▶ ТЕКСТ ДЛЯ ЧТЕНИЯ
****************************************

О том, как организовать в современных условиях реализацию такого сложного проекта, как «Прорыв», мы поговорили с председателем его технического комитета научным руководителем НИКИЭТ и экс-министром страны по атомной энергии Евгением Адамовым
— Евгений Олегович, расскажите, с чего начиналась работа над «Прорывом»?
— Если брать ее формально-организационную сторону, то началась она с приказа Сергея Кириенко номер 619, вышедшего в июле прошлого года. Сначала шла организационная работа, которая пока не закончена. Руководитель инновационного блока «Росатома» Вячеслав Першуков выдвинул некоторые идеи, которые мы проверяли в течение этого года и вносили правки. Сейчас проектом на отраслевом государственном уровне руководит Сергей Кириенко, он возглавляет его координационный совет. Его заместитель в координационном совете — Вячеслав Першуков.
Есть второй орган управления, научно-технический, — это технический комитет, им руковожу я. Пока «Прорыв» работает в рамках приказа, который собрал ряд отдельных программ, существовавших до этого и объединенных в единый проект как раз 619-м приказом. Кроме того, проект существует в рамках технического задания, которое утвердил Кириенко в октябре прошлого же года. Пока это скорее такое рамочное задание, а не четкая схема действий. Сейчас мы совместно готовим изменение федеральной целевой программы («Ядерные энерготехнологии нового поколения на период 2010–2015 годов и на перспективу до 2020 года». — «Эксперт»), где «Прорыв» будет конституирован в рамках ФЦП с уже более четкими целевыми задачами.
— Когда вы говорите о координационном совете, о техническом комитете, волей-неволей приходит в голову атомный проект второй половины сороковых годов прошлого века. На какой стадии по сравнению с ним вы находитесь?
— Обычно я при таких сравнениях спрашиваю: «А вы, ребята, знаете, что такое первый атомный проект?» Вот у меня на столе книга — справочный том многотомного «Атомного проекта СССР». Два тома были посвящены только тому, что делалось до 1945 года. Пока мы находимся как бы в пределах этих двух томов и уже прошли 1943 год, когда Госкомитет по обороне принял постановление об организации работ по использованию атомной энергии в военных целях, курирование атомной проблемы по линии ГКО возложено на Вячеслава Молотова, а научное руководство проблемой поручили Игорю Курчатову.
— В связи с советской атомной бомбой чаще всего после Курчатова вспоминают Лаврентия Берия.

****************************************

▶ РАЗДЕЛ ДАННЫХ

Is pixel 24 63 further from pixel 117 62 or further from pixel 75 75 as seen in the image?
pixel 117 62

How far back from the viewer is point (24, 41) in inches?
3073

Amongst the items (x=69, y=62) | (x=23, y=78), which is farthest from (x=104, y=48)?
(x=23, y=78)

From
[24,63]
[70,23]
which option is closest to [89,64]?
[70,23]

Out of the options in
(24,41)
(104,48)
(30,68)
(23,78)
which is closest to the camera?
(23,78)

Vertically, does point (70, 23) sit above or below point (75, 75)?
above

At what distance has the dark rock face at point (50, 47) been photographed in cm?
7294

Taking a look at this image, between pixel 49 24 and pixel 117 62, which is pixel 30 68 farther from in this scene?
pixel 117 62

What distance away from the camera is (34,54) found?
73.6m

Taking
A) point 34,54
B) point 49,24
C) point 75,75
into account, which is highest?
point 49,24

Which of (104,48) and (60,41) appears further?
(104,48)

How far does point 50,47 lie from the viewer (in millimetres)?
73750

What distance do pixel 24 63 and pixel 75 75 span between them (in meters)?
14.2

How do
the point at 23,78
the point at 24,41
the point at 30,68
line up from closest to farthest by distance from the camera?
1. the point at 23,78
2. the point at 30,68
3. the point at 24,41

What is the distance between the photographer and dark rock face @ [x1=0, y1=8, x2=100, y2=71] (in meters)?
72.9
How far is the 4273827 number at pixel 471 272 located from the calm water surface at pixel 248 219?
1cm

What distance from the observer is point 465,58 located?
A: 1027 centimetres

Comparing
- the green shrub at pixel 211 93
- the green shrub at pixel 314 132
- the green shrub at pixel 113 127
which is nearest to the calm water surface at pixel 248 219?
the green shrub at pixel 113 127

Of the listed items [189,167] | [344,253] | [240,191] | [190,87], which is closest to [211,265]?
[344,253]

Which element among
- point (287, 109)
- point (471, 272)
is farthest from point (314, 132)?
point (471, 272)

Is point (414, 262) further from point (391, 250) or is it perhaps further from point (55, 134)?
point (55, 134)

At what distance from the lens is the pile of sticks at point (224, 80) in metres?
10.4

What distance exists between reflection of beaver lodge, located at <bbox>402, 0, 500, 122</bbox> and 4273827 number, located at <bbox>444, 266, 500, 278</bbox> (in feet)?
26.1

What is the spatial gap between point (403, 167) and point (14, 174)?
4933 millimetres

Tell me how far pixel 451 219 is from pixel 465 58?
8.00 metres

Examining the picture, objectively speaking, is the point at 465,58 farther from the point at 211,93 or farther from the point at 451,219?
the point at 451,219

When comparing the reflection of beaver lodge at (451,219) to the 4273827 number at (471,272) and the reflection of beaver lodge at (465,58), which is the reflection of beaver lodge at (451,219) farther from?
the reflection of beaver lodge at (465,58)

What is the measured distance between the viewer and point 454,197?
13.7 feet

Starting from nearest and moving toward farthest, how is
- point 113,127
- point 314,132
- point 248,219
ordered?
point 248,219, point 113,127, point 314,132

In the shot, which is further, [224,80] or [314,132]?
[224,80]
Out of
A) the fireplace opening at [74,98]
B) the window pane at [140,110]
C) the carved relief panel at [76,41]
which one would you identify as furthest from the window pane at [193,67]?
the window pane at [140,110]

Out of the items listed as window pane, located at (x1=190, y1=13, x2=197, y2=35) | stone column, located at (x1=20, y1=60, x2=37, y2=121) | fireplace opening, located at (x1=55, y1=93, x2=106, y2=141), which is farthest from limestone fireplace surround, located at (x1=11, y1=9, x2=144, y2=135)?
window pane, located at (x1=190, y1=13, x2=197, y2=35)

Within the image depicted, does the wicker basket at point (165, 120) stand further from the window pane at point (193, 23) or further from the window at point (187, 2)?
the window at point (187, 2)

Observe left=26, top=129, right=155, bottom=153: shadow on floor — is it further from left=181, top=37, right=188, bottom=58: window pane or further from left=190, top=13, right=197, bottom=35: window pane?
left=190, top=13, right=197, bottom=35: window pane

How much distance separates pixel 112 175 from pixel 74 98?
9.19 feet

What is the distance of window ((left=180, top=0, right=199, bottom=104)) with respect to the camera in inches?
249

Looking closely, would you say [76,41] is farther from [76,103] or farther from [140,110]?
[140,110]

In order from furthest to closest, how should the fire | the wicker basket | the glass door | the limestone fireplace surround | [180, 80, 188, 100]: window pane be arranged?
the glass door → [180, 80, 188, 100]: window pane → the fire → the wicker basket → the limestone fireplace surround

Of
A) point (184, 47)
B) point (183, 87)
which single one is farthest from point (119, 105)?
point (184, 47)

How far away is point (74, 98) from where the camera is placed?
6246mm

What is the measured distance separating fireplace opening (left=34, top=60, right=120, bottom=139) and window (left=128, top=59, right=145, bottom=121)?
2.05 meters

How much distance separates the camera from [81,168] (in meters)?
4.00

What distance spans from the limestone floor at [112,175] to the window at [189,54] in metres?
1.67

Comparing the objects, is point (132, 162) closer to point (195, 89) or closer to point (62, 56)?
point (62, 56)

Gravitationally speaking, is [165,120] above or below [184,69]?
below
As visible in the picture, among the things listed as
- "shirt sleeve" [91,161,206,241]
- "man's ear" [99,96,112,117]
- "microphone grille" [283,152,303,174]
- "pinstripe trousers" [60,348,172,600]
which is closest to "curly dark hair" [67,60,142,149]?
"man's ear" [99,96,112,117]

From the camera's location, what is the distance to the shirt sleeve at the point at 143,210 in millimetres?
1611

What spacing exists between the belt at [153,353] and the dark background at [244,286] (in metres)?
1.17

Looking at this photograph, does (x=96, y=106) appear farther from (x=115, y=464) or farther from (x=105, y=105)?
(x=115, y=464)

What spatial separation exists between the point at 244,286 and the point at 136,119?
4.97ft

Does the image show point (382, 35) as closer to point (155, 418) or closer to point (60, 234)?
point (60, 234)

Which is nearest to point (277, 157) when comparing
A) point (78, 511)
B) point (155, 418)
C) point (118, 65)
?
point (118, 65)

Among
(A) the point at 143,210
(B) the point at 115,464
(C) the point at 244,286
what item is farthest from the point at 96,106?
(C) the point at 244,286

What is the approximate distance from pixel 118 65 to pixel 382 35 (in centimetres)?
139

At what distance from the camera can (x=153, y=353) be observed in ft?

****************************************

▶ НАБОР ЗАДАНИЙ
a. Оформите строки записей в виде таблицы Markdown со столбцами «№» и «Строка», пропустив пустые строки. Начните со строки записей, содержащей "Does the image", и закончите последней строкой записей.
b. Допишите продолжение интервью о проекте «Прорыв», начав сразу после последней приведенной реплики.
Текст и записи никак не связаны друг с другом.

▶ ОТВЕТЫ К ЗАДАНИЯМ
a.
| № | Строка |
|---|---|
| 1 | Does the image show point (382, 35) as closer to point (155, 418) or closer to point (60, 234)? |
| 2 | point (60, 234) |
| 3 | Which is nearest to point (277, 157) when comparing |
| 4 | A) point (78, 511) |
| 5 | B) point (155, 418) |
| 6 | C) point (118, 65) |
| 7 | ? |
| 8 | point (118, 65) |
| 9 | Among |
| 10 | (A) the point at 143,210 |
| 11 | (B) the point at 115,464 |
| 12 | (C) the point at 244,286 |
| 13 | what item is farthest from the point at 96,106? |
| 14 | (C) the point at 244,286 |
| 15 | What is the approximate distance from pixel 118 65 to pixel 382 35 (in centimetres)? |
| 16 | 139 |
| 17 | At what distance from the camera can (x=153, y=353) be observed in ft? |

b.
— Это позже. Действительно, когда дело дошло до взрыва у американцев в июле 1945-го, то уже через месяц, в августе, советский атомный проект был организован уже совсем по-другому, чем в 1943 году. Появился орган по управлению работами по урану — Специальный комитет при ГКО СССР, и политическое руководство программой обеспечивал Берия. Кстати, в спецкомитете было всего девять человек. И среди них только двое ученых — Курчатов и Капица, остальные, как бы теперь сказали, были «менеджеры», правда, с одной важной оговоркой: все они были именно государственные деятели. И как раз один из них, Берия, действительно много сделал для создания атомной бомбы. Когда же спрашиваешь, кто первым руководил Техническим советом, все обычно отвечают: Курчатов. Имя же Бориса Львовича Ванникова мало кто вспоминает, а он, кстати, технарь, окончил Бауманку и был наркомом боеприпасов всю Отечественную. Его назначили не только председателем тогда же созданного Первого главного управления, ответственного почти за все в этом проекте, но еще и Технического совета, созданного при ПГУ. А Курчатов стал председателем НТС при ПГУ уже позднее.
— То есть у нас есть своего рода спецкомитет и технический совет, и, если говорить в логике послевоенных событий, пора организовывать Главное управление, ответственное за выполнение конкретной задачи, в нашем случае — за строительство реактора на быстрых нейтронах к 2020 году?
— Как работал атомный проект? Есть задача получить плутоний. Это поручают Второй лаборатории Академии наук (теперь ГНЦ «Курчатовский институт»), и облученный уран получают там на знаменитой «монтажке» (здание, в котором был построен первый советский уран-графитовый реактор), как за несколько лет до этого сделал Ферми под трибунами стадиона Чикагского университета. Потом этот уран передавали для работы химикам и металлургам в НИИ-9, работавшим под руководством Андрея Анатольевича Бочвара. Нужны были исследования в области радиохимии, и с ленинградского Радиевого института снимаются все другие задачи, Виталию Григорьевичу Хлопину поручается только работа по проекту. Дело дошло до конструкции бомбы, и при Второй лаборатории в Арзамасе Юлий Борисович Харитон организует известное КБ-11, а Игорь Васильевич стоял во главе этого разветвленного штаба, интегрировал научно-техническую часть проекта, отвечая за то, что бомба в итоге взорвется так, как надо.
— А как теперь может работать подобная штабная система? Сейчас едва ли получится управлять институтами и предприятиями так же, как в 1945 году.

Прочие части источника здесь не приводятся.